What is deep learning?

“Deep learning” – literally “deep learning”. This is about artificial intelligence and increasing its abilities through training, based not on artificial codes, but on principles similar to the development of human intelligence. Deep learning methods make it possible to make machines self-learning.

The term itself and developments in this area appeared 40 years ago, but until 2012 they could not be applied in practice, as they were limited by insufficient technical capacity. Now there are already published works by the pioneers of deep learning, and textbooks and training courses in this specialty are gradually appearing.

Deep learning on your fingers: The ability of a machine to find an answer using calculations is called artificial intelligence. A machine can be taught to learn independently by building appropriate algorithms - this is called machine learning. With this approach, coded algorithms will no longer be needed to solve problems. The process of acquiring and using skills imitates human thinking and is called deep learning.

What tasks can be performed using deep learning right now?

If at the dawn of automation machines learned to do mechanical work for humans, now machines are learning to do routine intellectual work for us. The further progress we make, the more tasks we can shift to them, freeing up time for what really matters.

Officially, the main task of deep learning is the automation of complex tasks in various areas of human activity. It's like a computer, only of a different century and a different level.

But of particular interest is the neural network’s assistance in creating programs for solving cognitive problems.

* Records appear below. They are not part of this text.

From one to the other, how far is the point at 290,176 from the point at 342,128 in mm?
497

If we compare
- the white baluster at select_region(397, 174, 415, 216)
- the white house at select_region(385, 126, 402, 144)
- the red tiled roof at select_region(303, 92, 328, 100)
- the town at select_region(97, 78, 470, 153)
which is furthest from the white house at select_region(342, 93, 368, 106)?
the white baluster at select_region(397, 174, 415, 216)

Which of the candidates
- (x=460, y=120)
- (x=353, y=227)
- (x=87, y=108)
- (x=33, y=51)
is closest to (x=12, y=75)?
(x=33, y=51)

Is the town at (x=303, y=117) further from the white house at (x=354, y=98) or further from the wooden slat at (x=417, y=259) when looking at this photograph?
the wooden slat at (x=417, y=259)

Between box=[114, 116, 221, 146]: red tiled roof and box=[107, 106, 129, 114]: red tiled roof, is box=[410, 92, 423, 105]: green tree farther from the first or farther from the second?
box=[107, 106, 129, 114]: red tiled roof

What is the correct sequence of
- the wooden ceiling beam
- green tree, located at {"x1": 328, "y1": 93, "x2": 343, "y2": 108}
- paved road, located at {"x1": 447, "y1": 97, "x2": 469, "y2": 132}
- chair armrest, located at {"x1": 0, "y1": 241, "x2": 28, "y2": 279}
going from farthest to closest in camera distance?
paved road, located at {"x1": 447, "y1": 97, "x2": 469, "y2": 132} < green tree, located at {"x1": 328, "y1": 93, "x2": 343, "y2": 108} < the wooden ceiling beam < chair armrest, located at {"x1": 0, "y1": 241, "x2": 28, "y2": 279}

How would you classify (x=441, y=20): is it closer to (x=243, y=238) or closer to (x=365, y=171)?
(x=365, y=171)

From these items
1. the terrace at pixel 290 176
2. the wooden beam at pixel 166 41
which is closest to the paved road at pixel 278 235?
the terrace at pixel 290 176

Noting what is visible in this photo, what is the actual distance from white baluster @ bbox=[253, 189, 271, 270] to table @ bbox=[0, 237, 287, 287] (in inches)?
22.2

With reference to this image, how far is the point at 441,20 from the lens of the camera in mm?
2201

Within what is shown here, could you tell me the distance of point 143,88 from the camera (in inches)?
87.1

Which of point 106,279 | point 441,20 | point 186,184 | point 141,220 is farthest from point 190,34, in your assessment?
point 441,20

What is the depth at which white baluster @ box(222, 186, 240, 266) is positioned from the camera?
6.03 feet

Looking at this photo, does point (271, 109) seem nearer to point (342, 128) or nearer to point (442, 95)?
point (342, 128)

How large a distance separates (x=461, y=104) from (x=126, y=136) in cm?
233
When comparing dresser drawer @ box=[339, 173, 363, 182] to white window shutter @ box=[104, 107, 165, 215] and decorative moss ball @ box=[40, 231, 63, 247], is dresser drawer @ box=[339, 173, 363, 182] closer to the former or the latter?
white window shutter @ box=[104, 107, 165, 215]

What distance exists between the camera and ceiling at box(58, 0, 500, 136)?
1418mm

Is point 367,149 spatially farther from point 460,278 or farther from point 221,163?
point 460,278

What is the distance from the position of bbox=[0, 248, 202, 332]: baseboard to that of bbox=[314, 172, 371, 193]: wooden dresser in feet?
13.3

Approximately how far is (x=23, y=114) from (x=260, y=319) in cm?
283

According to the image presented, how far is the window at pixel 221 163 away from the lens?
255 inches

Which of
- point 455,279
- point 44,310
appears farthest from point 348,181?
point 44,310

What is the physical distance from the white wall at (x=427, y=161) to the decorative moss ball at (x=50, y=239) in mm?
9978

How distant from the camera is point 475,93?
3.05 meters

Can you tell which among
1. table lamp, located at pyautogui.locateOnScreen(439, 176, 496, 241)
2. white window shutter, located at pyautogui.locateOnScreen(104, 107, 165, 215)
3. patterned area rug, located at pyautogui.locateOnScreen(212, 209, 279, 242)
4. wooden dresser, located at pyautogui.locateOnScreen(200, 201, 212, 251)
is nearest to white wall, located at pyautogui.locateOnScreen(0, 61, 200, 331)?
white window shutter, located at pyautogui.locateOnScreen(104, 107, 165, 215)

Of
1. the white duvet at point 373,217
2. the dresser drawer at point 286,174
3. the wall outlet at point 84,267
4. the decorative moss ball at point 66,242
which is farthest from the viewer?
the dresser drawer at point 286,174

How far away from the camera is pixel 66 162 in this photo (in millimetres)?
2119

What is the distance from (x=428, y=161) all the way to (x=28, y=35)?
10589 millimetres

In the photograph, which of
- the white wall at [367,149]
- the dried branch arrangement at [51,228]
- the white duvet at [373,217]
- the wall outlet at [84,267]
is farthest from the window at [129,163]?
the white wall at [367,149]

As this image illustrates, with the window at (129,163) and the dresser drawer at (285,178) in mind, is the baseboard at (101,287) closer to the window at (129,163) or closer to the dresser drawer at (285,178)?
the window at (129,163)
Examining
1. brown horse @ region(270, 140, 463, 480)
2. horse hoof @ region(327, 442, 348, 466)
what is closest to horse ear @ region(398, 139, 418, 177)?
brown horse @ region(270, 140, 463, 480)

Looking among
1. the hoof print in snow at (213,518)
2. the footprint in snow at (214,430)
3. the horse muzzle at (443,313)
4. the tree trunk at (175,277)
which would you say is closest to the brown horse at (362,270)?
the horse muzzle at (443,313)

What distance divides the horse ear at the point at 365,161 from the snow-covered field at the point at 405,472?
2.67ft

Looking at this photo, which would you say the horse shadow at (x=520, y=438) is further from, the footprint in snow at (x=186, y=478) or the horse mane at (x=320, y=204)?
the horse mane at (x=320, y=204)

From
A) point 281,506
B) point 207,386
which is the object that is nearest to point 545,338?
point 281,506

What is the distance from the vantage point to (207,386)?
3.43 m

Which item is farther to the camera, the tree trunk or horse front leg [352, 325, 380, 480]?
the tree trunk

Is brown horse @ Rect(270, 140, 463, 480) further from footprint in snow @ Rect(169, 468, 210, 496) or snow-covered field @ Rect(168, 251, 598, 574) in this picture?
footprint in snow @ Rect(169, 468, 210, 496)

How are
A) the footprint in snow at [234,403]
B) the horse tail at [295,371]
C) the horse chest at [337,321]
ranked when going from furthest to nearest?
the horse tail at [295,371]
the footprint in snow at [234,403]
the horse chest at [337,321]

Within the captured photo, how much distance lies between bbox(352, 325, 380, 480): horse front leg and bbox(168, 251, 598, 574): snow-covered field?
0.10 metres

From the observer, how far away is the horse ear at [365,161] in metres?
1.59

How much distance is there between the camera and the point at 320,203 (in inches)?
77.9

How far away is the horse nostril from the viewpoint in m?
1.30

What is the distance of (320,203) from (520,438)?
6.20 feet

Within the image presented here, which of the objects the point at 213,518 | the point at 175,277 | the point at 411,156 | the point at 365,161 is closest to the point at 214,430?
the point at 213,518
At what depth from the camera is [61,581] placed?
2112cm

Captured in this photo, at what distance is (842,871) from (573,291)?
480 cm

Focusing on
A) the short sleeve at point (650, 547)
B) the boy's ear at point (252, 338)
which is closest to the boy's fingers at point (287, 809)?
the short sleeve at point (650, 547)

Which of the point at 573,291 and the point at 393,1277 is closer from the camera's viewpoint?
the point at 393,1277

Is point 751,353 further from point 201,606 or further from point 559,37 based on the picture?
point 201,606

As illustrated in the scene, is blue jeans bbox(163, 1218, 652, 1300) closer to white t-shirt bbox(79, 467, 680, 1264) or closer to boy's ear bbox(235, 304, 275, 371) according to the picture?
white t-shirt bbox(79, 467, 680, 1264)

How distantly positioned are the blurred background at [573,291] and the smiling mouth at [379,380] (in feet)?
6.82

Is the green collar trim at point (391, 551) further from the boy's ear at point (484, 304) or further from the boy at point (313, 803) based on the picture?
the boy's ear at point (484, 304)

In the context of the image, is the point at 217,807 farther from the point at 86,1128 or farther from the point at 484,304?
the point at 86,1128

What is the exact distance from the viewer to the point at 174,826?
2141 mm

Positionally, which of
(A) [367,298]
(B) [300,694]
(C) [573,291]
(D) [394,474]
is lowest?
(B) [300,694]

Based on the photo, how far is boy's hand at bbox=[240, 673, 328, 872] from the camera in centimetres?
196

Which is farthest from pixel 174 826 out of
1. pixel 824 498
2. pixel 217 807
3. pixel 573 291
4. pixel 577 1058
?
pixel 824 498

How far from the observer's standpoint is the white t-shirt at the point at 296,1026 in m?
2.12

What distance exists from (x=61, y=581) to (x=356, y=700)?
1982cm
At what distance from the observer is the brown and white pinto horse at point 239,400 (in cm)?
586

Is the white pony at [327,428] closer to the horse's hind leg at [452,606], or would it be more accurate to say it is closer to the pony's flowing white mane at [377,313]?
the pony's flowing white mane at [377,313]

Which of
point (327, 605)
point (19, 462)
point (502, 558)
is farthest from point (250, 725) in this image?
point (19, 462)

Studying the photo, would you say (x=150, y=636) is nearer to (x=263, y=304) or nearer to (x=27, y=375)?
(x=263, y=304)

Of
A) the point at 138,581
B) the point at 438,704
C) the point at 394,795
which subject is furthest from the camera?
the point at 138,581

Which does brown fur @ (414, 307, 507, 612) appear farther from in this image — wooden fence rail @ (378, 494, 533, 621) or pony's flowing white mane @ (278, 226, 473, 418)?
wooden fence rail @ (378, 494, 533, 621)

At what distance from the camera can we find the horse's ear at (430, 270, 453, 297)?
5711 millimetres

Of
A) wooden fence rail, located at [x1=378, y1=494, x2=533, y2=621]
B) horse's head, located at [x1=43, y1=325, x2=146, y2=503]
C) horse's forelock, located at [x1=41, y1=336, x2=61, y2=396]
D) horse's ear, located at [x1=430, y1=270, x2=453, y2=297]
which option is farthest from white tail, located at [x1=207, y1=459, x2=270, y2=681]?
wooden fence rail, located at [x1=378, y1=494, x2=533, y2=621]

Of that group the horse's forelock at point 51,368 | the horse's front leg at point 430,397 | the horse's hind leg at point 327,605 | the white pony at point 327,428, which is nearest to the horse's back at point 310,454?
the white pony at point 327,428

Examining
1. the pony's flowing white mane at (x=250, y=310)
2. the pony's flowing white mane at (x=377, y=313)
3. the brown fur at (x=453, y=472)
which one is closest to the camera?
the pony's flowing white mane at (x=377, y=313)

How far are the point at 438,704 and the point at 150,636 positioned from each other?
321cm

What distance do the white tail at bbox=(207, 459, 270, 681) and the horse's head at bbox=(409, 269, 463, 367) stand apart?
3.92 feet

Enough general phrases, let's move on to examples:

It’s hard to even imagine what awaits us in the future if people outside of IT have just heard about deep machine learning, and it has already produced such amazing results.

Why study deep learning?

To earn twice as much as ordinary IT specialists. Progress in the field of information technology is not just walking, but actually running, and it’s time to benefit from it. The sphere is not yet oversaturated, and oversaturation will not happen soon. Still, creating neural networks is not as simple as filing nails or maintaining Instagram accounts. But now is the time to start studying in order to develop along with your specialty and, perhaps, soon become someone who develops it.

Deep learning courses that currently exist are divided into four categories. Decide for yourself which one is for you:

  1. Trainings are highly specialized classes for practicing specific skills. Suitable for those who need to form an understanding of the basic principles of machine thinking.

  2. Long courses - for AI specialists and those involved in database analysis. Long-term deeplearning ai courses are not for everyone and require patience and time.

  3. University programs - for maximum immersion in the subject. They may be too difficult for beginners, although the application of effort will give results that should not be expected from short courses.

  4. A short best deep learning course on technology in business - general information for managers who will not be doing it themselves, but need to have an understanding of the subject.

You will have to put in a lot of effort, but the result is worth it. Just for fun, you can look at vacancies for deep learning specialists on sites with job offers and evaluate upcoming prospects. Not everyone needs deep learning experience yet, and soon all the sweet jobs will require several years of practice. So, if you have the ability to train soulless machines that are almost equal to us in intelligence, hurry up to take up vacant positions after a deep learning online course from AI Eeducation!